AMD Discloses 31 New Ryzen And EPYC CPU Vulnerabilities And Security Patch Strategy

ryzen 3000
Hardware vulnerabilities are never fun, especially when actively exploited in the wild. Forward-looking companies try to get ahead of bad actors by encouraging responsible disclosure and awarding bug bounties. AMD has worked with security researchers who recently found numerous desktop and server/data center vulnerabilities across some of its CPUs, including Athlon, Ryzen, EPYC, and Threadripper families. By working together, AMD was given time to come up with mitigations for the affected processors before publishing the findings.

Each vulnerability is labeled as High, Medium, and Low severity. One particularly nasty vulnerability that affects both consumer and server processors has a label of CVE-2021-26316. Its description indicates that there is a failure of validation in the communication buffer and communication service in BIOS that "may allow an attacker to tamper with the buffer resulting in potential System Management Mode arbitrary code execution." This seems to affect just about all the CPUs in the list.

desktop vulnerabilities
Vulnerabilities for AMD Desktop CPUs

Working with independent researchers, internal researchers, Apple, Oracle, and Google, AMD was able to publish new AGESA versions with mitigations for the vulnerability of many of the processors affected. However, it is up to vendors to deploy updates to a motherboard's BIOS with these fixes applied. We'd advise you keep an eye on your manufacturer's support page for updates to the BIOS if you have an affected CPU.

The list of vulnerabilities is quite long with a vast variety of severity and issues that would be patched, assuming a patch is necessary for the associated processor.
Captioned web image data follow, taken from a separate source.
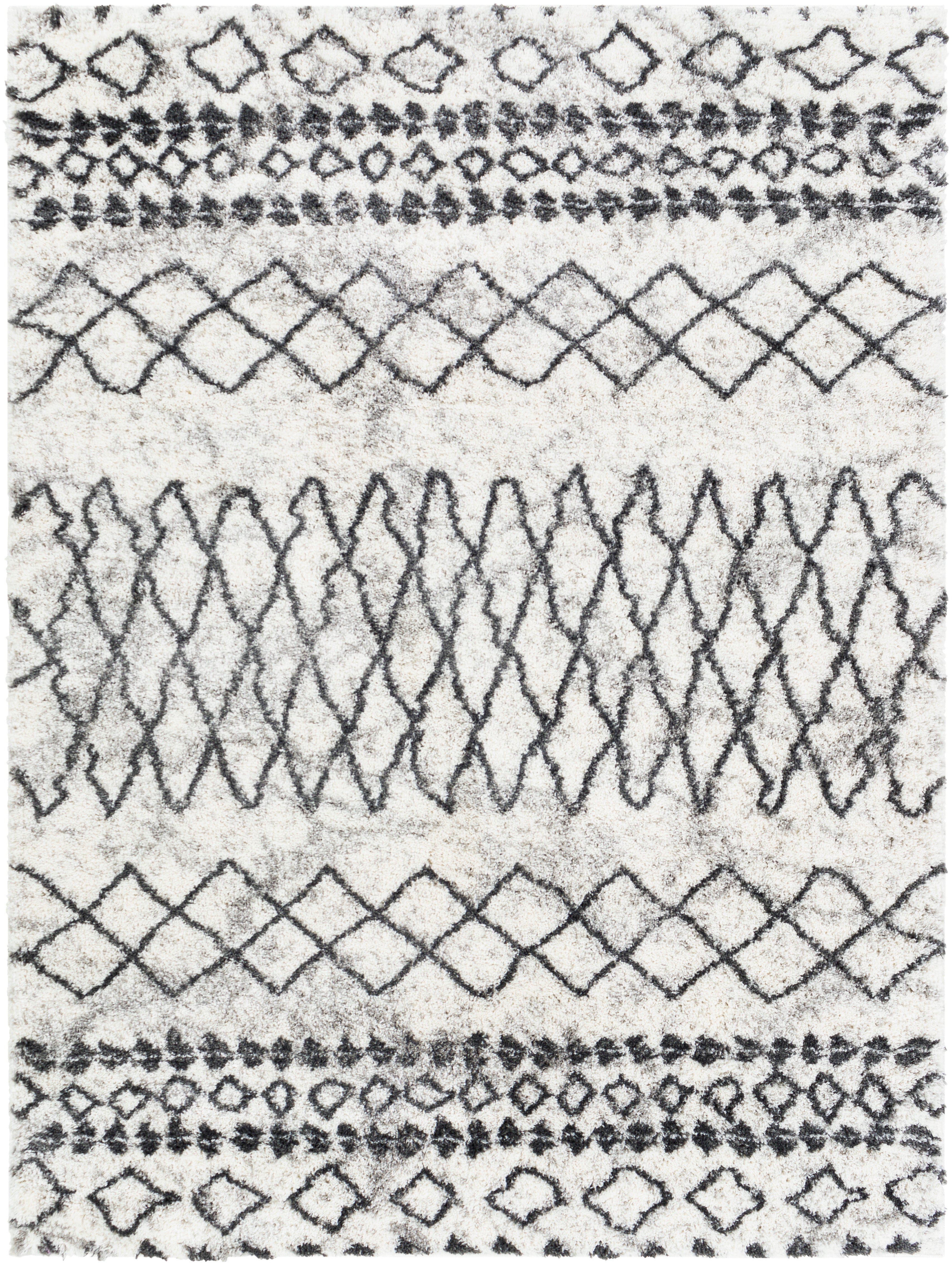Surya Aliyah Shag ALH-2311 Gray Area Rug by LIVABLISS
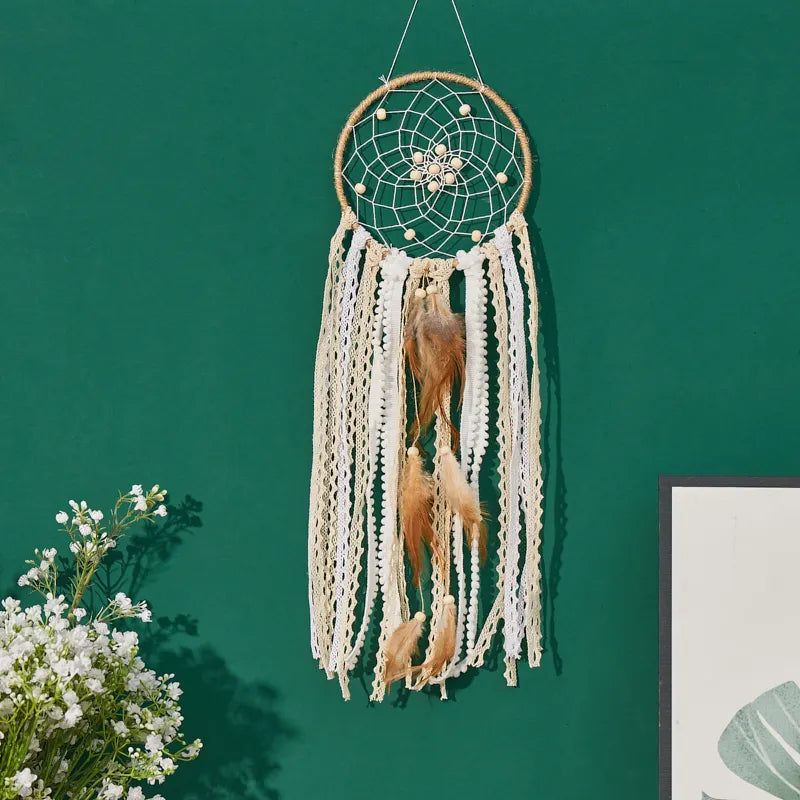 Dream Catcher Bohemian Moon And Sun Wall Decoration Bedside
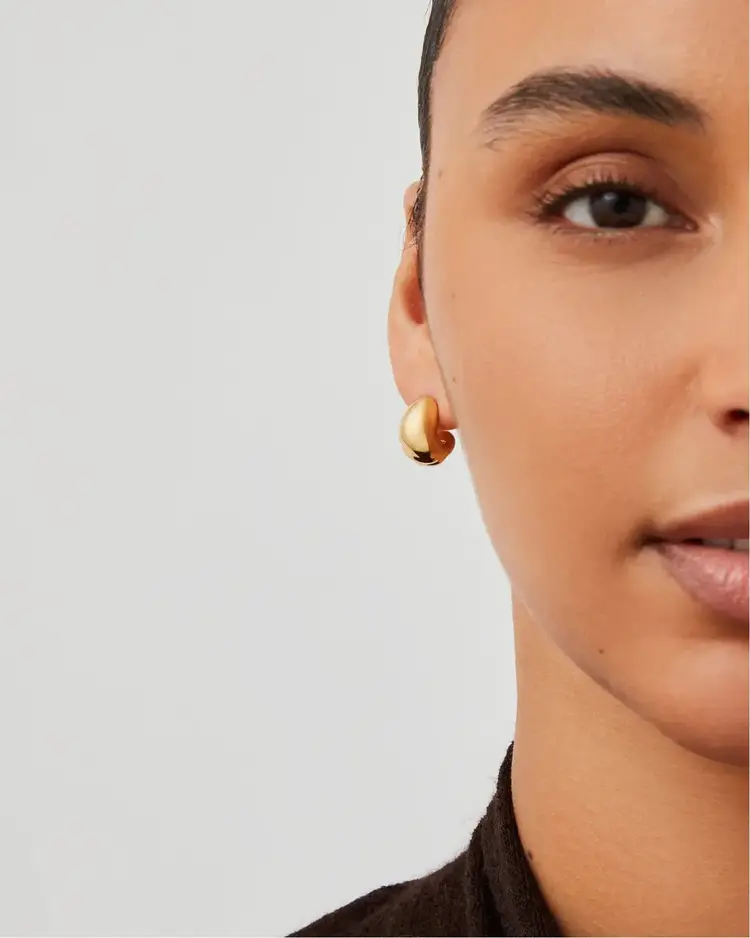 Jenny Bird Nelle Hoops Gold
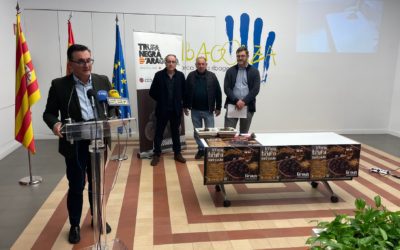 La Asociación de Recolectores y Cultivadores de Trufa de Aragón presenta la V edición de la Feria de la Trufa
The desktop options include Ryzen 2000 to Ryzen 5000 processors, Threadripper 2nd and 3rd generation, and the Athlon 3000 series. Mobile variants of these chips are similarly impacted.
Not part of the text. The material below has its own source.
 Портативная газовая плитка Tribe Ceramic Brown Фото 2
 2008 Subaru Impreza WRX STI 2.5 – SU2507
On the server and data center end of the spectrum, the list of vulnerabilities includes first, second, and third-generation EPYC processors. Data center operators should work quickly to ensure affected systems are updated, assuming they have not already done so. 

server vulnerabilities scaled
List of some AMD server and data center processor vulnerabilities

The full details on the data center and server processors can be read in this product security bulletin. The details for the desktop and mobile processors can be seen here. We do not anticipate these mitigations will have as much impact on performance as the Spectre and Meltdown patches did.